- [Request]: With the pictures left out, return exactly the lines from the one containing "At what distance" through the end of the listing below.

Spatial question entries
----

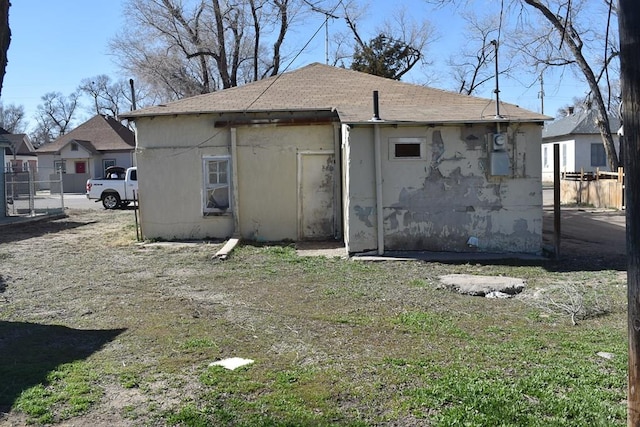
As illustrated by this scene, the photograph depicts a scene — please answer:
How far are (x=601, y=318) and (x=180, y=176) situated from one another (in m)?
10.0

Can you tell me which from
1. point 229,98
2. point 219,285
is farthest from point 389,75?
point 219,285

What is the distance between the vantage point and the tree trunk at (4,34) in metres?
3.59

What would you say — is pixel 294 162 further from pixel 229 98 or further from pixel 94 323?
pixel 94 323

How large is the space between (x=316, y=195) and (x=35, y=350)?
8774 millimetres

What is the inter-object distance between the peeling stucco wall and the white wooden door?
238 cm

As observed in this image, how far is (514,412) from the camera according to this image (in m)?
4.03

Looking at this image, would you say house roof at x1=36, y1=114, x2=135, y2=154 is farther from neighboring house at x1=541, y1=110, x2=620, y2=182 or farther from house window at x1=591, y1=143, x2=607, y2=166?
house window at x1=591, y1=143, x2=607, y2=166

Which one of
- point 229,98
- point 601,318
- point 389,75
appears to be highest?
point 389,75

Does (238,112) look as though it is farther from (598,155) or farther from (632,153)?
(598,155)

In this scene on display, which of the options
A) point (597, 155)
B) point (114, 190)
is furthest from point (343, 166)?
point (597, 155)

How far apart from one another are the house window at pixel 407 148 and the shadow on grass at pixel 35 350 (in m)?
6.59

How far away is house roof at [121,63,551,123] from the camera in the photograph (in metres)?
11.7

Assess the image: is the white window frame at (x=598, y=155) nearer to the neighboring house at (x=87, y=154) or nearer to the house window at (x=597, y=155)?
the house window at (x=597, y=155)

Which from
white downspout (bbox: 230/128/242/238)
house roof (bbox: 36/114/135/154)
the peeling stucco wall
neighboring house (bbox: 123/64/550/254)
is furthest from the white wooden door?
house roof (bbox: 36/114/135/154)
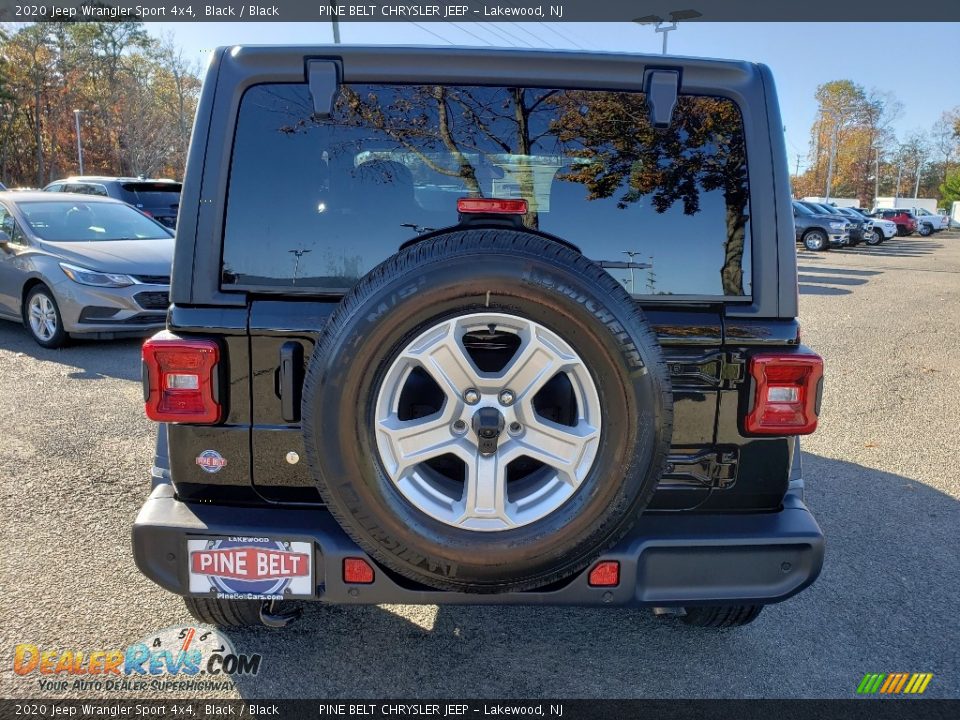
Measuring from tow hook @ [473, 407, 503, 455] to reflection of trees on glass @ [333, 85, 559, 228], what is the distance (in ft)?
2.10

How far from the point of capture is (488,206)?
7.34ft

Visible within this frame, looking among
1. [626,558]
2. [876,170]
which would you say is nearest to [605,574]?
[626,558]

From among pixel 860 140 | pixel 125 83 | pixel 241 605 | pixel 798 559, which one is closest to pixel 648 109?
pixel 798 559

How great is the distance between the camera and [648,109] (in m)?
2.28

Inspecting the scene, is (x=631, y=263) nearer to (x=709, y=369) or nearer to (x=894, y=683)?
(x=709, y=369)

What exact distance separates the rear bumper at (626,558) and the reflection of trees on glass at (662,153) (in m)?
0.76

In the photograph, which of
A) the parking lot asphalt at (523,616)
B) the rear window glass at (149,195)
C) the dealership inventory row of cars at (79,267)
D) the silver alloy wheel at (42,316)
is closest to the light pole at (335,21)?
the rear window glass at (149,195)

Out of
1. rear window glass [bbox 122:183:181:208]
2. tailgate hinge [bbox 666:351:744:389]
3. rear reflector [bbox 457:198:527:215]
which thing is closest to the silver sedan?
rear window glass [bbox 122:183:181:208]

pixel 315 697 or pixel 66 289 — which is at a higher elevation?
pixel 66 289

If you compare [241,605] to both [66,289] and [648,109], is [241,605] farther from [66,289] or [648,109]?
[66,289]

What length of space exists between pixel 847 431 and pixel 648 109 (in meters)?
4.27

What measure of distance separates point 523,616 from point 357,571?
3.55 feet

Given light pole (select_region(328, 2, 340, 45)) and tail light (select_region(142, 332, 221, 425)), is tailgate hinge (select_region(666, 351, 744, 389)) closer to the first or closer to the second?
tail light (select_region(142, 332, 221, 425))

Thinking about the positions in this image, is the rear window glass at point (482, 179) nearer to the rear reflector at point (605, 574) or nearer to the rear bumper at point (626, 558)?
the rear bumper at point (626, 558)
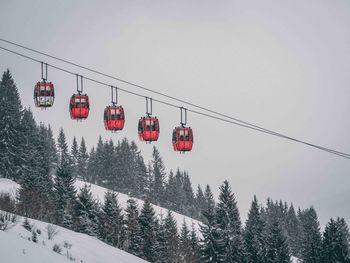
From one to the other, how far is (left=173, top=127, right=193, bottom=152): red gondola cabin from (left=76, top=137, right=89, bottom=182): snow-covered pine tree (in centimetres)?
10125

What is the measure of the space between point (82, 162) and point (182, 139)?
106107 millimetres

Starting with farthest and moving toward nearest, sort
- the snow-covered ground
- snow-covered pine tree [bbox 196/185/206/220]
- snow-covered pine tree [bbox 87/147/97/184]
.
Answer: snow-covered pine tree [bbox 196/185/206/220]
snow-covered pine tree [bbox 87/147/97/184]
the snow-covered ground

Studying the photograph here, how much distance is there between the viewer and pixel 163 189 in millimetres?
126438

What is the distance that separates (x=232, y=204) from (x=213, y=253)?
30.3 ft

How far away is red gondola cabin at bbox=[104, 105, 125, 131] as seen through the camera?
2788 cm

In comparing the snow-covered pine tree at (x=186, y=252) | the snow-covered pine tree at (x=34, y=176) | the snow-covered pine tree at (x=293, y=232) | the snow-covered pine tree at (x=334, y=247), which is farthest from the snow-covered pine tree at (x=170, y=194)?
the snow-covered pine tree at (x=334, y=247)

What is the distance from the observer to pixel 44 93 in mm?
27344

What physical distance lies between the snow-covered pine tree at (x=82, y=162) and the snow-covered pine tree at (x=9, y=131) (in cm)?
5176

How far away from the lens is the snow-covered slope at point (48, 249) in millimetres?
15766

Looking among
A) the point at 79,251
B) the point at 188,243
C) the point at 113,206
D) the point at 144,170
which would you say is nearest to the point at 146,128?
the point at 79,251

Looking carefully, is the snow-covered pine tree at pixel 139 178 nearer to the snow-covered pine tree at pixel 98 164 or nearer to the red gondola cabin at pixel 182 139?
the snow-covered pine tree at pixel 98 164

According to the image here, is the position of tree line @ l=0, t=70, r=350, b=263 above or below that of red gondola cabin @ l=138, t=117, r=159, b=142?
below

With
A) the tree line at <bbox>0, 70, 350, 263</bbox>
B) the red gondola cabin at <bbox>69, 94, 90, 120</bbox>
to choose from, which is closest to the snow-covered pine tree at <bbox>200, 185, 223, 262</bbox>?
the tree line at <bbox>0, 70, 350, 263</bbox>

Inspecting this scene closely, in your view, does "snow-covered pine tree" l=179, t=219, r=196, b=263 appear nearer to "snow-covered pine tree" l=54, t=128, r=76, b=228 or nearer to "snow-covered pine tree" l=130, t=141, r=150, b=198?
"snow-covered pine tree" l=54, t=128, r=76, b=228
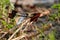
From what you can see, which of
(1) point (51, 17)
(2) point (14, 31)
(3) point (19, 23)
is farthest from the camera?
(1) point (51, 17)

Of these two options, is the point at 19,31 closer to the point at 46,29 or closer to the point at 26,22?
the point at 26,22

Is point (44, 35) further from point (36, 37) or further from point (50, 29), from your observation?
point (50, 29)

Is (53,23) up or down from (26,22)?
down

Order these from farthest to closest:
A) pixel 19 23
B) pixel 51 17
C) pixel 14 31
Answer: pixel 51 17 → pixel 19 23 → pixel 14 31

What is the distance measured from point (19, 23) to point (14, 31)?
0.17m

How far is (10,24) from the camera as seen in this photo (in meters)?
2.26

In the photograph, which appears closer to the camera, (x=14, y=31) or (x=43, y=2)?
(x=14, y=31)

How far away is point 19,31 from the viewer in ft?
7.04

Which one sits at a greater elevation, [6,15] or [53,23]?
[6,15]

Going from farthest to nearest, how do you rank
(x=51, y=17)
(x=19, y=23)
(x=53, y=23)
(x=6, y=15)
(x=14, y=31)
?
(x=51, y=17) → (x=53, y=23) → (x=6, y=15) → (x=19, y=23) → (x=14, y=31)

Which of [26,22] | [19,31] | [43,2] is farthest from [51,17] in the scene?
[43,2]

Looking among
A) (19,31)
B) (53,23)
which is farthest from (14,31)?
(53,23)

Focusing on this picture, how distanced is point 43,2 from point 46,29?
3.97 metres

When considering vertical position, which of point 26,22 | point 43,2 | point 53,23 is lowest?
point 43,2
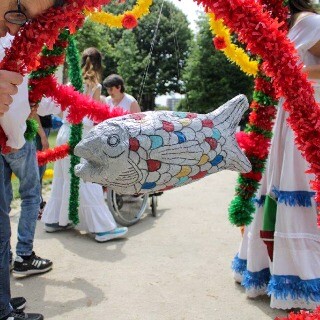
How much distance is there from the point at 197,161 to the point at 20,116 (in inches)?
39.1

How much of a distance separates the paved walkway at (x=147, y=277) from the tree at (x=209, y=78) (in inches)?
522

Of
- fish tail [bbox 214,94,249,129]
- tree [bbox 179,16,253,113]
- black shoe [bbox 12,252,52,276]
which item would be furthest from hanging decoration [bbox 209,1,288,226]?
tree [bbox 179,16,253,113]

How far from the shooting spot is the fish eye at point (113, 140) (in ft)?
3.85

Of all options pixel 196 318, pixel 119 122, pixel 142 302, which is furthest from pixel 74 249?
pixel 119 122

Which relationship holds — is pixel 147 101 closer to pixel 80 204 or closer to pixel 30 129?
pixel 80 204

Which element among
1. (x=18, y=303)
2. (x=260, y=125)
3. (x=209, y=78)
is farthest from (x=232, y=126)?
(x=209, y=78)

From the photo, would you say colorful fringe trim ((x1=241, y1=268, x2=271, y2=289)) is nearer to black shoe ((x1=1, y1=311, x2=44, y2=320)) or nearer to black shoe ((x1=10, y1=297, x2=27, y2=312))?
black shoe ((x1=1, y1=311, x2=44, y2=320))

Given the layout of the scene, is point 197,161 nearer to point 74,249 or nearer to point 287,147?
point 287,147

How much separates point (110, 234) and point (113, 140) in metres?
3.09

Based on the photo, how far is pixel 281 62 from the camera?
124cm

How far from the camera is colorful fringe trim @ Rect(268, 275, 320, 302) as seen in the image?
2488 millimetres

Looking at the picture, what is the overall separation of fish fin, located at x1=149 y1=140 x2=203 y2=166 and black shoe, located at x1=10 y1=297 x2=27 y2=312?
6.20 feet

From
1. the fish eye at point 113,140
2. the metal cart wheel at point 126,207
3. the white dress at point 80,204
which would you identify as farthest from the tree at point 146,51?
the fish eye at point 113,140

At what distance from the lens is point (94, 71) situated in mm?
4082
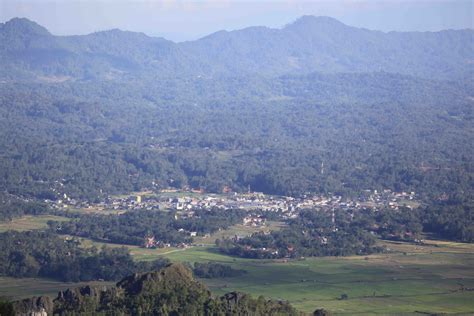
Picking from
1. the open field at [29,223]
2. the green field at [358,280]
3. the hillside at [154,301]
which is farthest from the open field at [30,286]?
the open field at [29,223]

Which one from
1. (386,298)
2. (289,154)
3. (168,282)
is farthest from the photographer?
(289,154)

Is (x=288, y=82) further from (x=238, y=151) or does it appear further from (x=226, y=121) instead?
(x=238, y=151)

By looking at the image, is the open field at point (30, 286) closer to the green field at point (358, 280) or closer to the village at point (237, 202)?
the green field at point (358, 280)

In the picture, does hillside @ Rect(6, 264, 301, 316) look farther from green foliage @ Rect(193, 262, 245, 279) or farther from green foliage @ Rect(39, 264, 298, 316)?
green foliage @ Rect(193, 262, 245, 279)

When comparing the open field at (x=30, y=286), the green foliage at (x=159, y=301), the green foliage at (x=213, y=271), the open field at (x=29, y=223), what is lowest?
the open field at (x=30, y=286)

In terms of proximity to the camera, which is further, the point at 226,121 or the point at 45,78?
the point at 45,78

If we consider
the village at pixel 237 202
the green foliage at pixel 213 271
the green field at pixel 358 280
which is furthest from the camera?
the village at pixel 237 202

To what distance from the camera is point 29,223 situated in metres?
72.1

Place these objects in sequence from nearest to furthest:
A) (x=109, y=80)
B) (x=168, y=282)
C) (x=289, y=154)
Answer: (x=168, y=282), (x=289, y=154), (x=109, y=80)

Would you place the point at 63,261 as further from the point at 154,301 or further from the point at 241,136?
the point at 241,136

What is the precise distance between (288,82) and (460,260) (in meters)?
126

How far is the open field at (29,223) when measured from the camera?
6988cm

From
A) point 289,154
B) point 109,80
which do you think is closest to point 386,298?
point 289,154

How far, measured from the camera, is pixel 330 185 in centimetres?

----

- [Reply]:
At what distance from the lens is point (94, 71) situated in mm?
4082
Picking from
1. the open field at [29,223]
2. the green field at [358,280]
3. the hillside at [154,301]
which is farthest from the open field at [30,286]?
the open field at [29,223]

Which one from
1. (386,298)
2. (289,154)
3. (168,282)
is farthest from the photographer?
(289,154)

Is (x=288, y=82) further from (x=238, y=151) or does it appear further from (x=226, y=121) instead?
(x=238, y=151)

By looking at the image, is the open field at point (30, 286) closer to the green field at point (358, 280) or closer to the village at point (237, 202)?
the green field at point (358, 280)

In the picture, does hillside @ Rect(6, 264, 301, 316) look farther from green foliage @ Rect(193, 262, 245, 279) or farther from green foliage @ Rect(39, 264, 298, 316)?
green foliage @ Rect(193, 262, 245, 279)

When comparing the open field at (x=30, y=286), the green foliage at (x=159, y=301), the green foliage at (x=213, y=271), the open field at (x=29, y=223), what is lowest?
the open field at (x=30, y=286)

In terms of proximity to the camera, which is further, the point at 226,121 or the point at 45,78?
the point at 45,78

If we consider
the village at pixel 237 202
the green foliage at pixel 213 271
the green field at pixel 358 280
which is furthest from the camera?
the village at pixel 237 202

To what distance from the camera is point 29,223 situated in metres?
72.1

Place these objects in sequence from nearest to furthest:
A) (x=109, y=80)
B) (x=168, y=282)
C) (x=289, y=154)
Answer: (x=168, y=282), (x=289, y=154), (x=109, y=80)

Would you place the point at 63,261 as further from the point at 154,301 or further from the point at 241,136?
the point at 241,136

What is the precise distance between (288,82) and (460,260) (in meters)?
126

How far is the open field at (29,223) when measured from the camera?
6988cm

From
A) point 289,154
B) point 109,80
which do you think is closest to point 386,298?
point 289,154

How far, measured from the camera, is pixel 330 185 in centimetres?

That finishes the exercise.